- **Raw records**:
──────

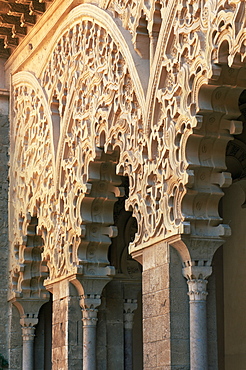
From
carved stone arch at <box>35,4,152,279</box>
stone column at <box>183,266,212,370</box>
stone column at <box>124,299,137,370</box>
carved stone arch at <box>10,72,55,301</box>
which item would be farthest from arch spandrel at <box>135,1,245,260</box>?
stone column at <box>124,299,137,370</box>

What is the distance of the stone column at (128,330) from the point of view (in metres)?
10.0

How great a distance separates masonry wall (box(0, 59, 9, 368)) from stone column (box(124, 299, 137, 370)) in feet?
6.86

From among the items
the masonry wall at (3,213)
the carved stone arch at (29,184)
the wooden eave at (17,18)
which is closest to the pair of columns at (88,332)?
the masonry wall at (3,213)

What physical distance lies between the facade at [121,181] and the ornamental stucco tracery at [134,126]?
16 mm

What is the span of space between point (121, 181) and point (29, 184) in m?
2.42

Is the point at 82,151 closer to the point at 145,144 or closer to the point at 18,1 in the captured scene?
the point at 145,144

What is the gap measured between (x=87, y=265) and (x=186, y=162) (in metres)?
2.83

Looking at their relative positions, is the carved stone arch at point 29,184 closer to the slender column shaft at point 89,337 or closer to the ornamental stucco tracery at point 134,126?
the ornamental stucco tracery at point 134,126

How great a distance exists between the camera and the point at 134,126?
7.23 metres

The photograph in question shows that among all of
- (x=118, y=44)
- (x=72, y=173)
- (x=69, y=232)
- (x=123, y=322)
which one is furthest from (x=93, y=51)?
(x=123, y=322)

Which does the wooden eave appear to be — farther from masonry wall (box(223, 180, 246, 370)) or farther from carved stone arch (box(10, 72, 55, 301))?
masonry wall (box(223, 180, 246, 370))

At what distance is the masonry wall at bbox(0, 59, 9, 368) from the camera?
37.1 feet

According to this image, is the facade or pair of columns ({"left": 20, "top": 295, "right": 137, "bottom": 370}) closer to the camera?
the facade

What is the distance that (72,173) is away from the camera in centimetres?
888
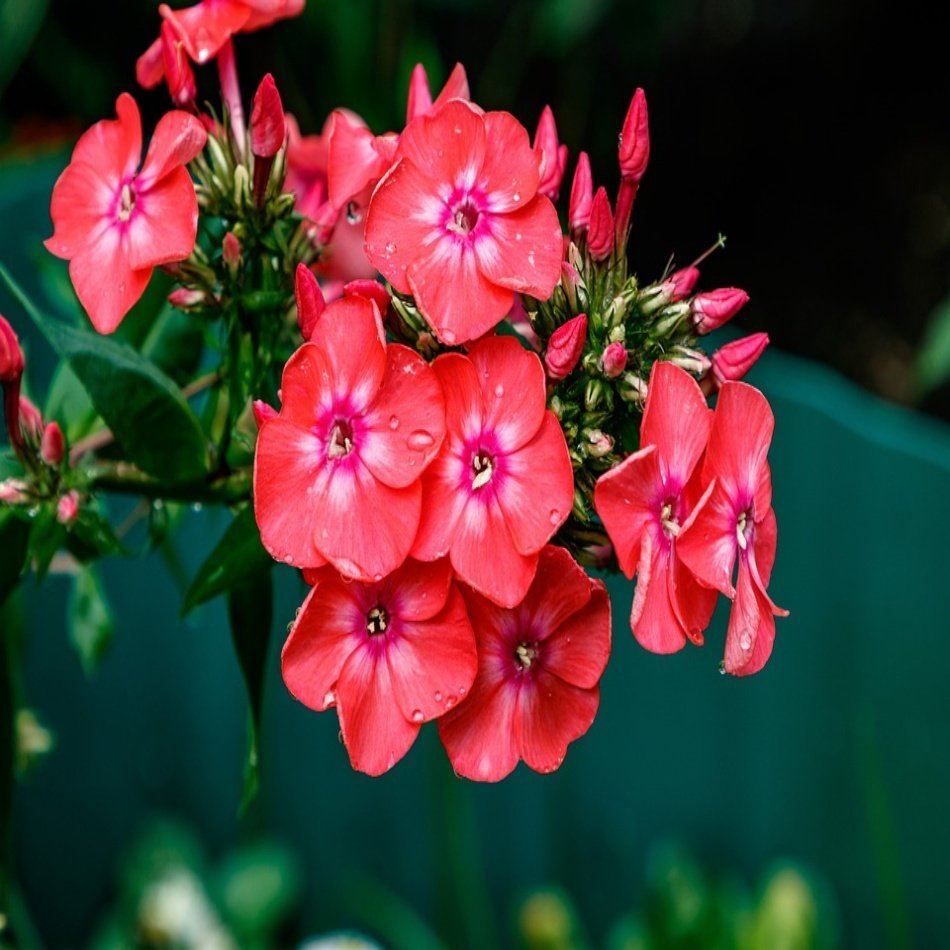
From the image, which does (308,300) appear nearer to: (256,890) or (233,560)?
(233,560)

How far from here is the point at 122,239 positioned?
60 centimetres

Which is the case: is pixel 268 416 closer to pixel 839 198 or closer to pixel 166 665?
pixel 166 665

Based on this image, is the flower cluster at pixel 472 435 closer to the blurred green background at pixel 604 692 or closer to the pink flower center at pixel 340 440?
the pink flower center at pixel 340 440

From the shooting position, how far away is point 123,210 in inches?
24.2

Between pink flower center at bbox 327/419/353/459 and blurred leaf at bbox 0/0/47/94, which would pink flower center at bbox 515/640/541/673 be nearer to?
pink flower center at bbox 327/419/353/459

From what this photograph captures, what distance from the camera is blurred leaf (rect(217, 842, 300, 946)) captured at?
75.8 inches

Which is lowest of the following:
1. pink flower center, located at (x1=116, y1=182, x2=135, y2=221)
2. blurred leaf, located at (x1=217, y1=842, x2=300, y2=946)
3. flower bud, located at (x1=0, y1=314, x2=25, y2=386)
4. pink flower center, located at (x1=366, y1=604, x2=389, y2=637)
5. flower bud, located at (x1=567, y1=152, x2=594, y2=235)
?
blurred leaf, located at (x1=217, y1=842, x2=300, y2=946)

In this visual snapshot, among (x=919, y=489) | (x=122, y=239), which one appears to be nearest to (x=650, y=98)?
(x=919, y=489)

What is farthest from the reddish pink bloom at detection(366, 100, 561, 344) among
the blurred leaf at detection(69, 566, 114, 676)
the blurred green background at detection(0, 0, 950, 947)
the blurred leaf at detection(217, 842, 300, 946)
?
the blurred leaf at detection(217, 842, 300, 946)

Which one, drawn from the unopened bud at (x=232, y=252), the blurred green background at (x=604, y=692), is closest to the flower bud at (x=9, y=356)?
the unopened bud at (x=232, y=252)

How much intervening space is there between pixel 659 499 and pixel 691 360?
0.29ft

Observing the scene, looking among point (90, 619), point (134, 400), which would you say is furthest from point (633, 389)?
point (90, 619)

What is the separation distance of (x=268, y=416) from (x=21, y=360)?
6.0 inches

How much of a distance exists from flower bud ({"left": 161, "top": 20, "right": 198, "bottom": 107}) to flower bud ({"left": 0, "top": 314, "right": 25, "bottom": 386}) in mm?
143
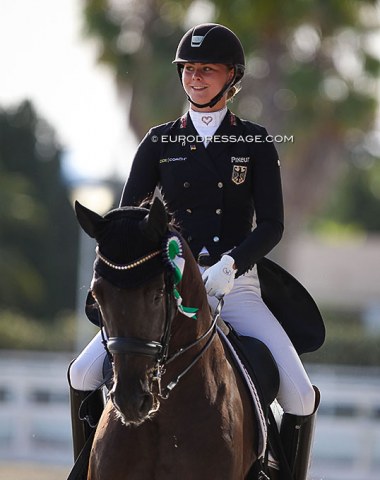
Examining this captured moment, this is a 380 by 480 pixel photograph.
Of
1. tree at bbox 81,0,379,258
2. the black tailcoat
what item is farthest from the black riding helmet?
tree at bbox 81,0,379,258

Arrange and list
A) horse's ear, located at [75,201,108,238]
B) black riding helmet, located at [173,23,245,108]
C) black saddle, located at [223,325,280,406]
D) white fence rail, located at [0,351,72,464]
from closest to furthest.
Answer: horse's ear, located at [75,201,108,238], black saddle, located at [223,325,280,406], black riding helmet, located at [173,23,245,108], white fence rail, located at [0,351,72,464]

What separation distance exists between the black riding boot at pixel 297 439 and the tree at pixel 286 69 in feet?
55.7

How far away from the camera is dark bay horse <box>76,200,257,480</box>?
4.45m

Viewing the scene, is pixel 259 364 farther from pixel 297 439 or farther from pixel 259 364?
pixel 297 439

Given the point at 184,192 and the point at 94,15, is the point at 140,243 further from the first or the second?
the point at 94,15

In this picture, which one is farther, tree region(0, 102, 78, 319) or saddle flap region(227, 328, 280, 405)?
tree region(0, 102, 78, 319)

──────

- **Task to carry out**:
Transcribe every one of the records above word for word, omitting the pictures.

- **Answer to this exercise**:
From
carved stone arch at <box>35,4,152,279</box>
stone column at <box>183,266,212,370</box>
stone column at <box>124,299,137,370</box>
carved stone arch at <box>10,72,55,301</box>
which item would be farthest from arch spandrel at <box>135,1,245,260</box>?
stone column at <box>124,299,137,370</box>

What is the distance of the stone column at (128,330) from the point of view (in metres)?
10.0

How great a distance separates masonry wall (box(0, 59, 9, 368)) from stone column (box(124, 299, 137, 370)) in feet?
6.86

From among the items
the masonry wall at (3,213)
the carved stone arch at (29,184)
the wooden eave at (17,18)
which is closest to the pair of columns at (88,332)?
the masonry wall at (3,213)

What physical distance lies between the facade at [121,181] and the ornamental stucco tracery at [134,126]?
16 mm

What is the span of space between point (121, 181) and point (29, 184) in m?
2.42

Is the point at 82,151 closer to the point at 145,144 or closer to the point at 18,1 in the captured scene?
the point at 145,144

What is the gap measured between (x=87, y=265) and (x=186, y=162) (in metres)?
2.83

Looking at their relative positions, is the carved stone arch at point 29,184 closer to the slender column shaft at point 89,337 or closer to the ornamental stucco tracery at point 134,126?
the ornamental stucco tracery at point 134,126

How great a distance exists between the camera and the point at 134,126?
7.23 metres

The photograph in question shows that among all of
- (x=118, y=44)
- (x=72, y=173)
- (x=69, y=232)
- (x=123, y=322)
which one is furthest from (x=93, y=51)?
(x=123, y=322)

Which does the wooden eave appear to be — farther from masonry wall (box(223, 180, 246, 370)) or farther from carved stone arch (box(10, 72, 55, 301))?
masonry wall (box(223, 180, 246, 370))

At what distance is the masonry wall at bbox(0, 59, 9, 368) from the camera?
37.1 feet

According to this image, is the facade or pair of columns ({"left": 20, "top": 295, "right": 137, "bottom": 370}) closer to the camera?
the facade

What is the distance that (72,173) is away from the camera in centimetres?
888
From the image, which does (308,300) appear nearer to: (256,890) or (233,560)?
(233,560)

How far from here is the point at 122,239 positioned?
60 centimetres

Which is the case: is pixel 268 416 closer to pixel 839 198 or closer to pixel 166 665?
pixel 166 665

Based on this image, is the flower cluster at pixel 472 435 closer to the blurred green background at pixel 604 692 or closer to the pink flower center at pixel 340 440?
the pink flower center at pixel 340 440

From the shooting position, how far away is point 123,210 in inches?
24.2

Between pink flower center at bbox 327/419/353/459 and blurred leaf at bbox 0/0/47/94, which would pink flower center at bbox 515/640/541/673 be nearer to?
pink flower center at bbox 327/419/353/459

From what this photograph captures, what distance from the camera is blurred leaf (rect(217, 842, 300, 946)) captured at?
75.8 inches

Which is lowest of the following:
1. pink flower center, located at (x1=116, y1=182, x2=135, y2=221)
2. blurred leaf, located at (x1=217, y1=842, x2=300, y2=946)
3. flower bud, located at (x1=0, y1=314, x2=25, y2=386)
4. pink flower center, located at (x1=366, y1=604, x2=389, y2=637)
5. flower bud, located at (x1=567, y1=152, x2=594, y2=235)
?
blurred leaf, located at (x1=217, y1=842, x2=300, y2=946)

In this visual snapshot, among (x=919, y=489) | (x=122, y=239), which one appears to be nearest to (x=650, y=98)?
(x=919, y=489)

What is farthest from the reddish pink bloom at detection(366, 100, 561, 344) among
the blurred leaf at detection(69, 566, 114, 676)
the blurred green background at detection(0, 0, 950, 947)
the blurred leaf at detection(217, 842, 300, 946)
?
the blurred leaf at detection(217, 842, 300, 946)

Which one, drawn from the unopened bud at (x=232, y=252), the blurred green background at (x=604, y=692), is closest to the flower bud at (x=9, y=356)?
the unopened bud at (x=232, y=252)

How much intervening space is there between pixel 659 499 and pixel 691 360?
0.29ft

Observing the scene, looking among point (90, 619), point (134, 400), which would you say is furthest from point (633, 389)?
point (90, 619)

What is the separation distance of (x=268, y=416) from (x=21, y=360)?
6.0 inches

How much of a distance exists from flower bud ({"left": 161, "top": 20, "right": 198, "bottom": 107}) to flower bud ({"left": 0, "top": 314, "right": 25, "bottom": 386}) in mm?
143
Examining this captured moment, this is a 380 by 480 pixel photograph.
Of
1. tree at bbox 81,0,379,258
2. the black tailcoat
what item is farthest from the black riding helmet?
tree at bbox 81,0,379,258

Arrange and list
A) horse's ear, located at [75,201,108,238]
B) black riding helmet, located at [173,23,245,108]
C) black saddle, located at [223,325,280,406]
D) white fence rail, located at [0,351,72,464]
from closest to furthest.
Answer: horse's ear, located at [75,201,108,238], black saddle, located at [223,325,280,406], black riding helmet, located at [173,23,245,108], white fence rail, located at [0,351,72,464]

What separation distance exists between the black riding boot at pixel 297 439 and the tree at pixel 286 69 in feet?
55.7

How far away from the camera is dark bay horse <box>76,200,257,480</box>?
4.45m

Viewing the scene, is pixel 259 364 farther from pixel 297 439 or farther from pixel 259 364?
pixel 297 439

Given the point at 184,192 and the point at 94,15, is the point at 140,243 further from the first or the second?
the point at 94,15

In this picture, which one is farther, tree region(0, 102, 78, 319) or saddle flap region(227, 328, 280, 405)?
tree region(0, 102, 78, 319)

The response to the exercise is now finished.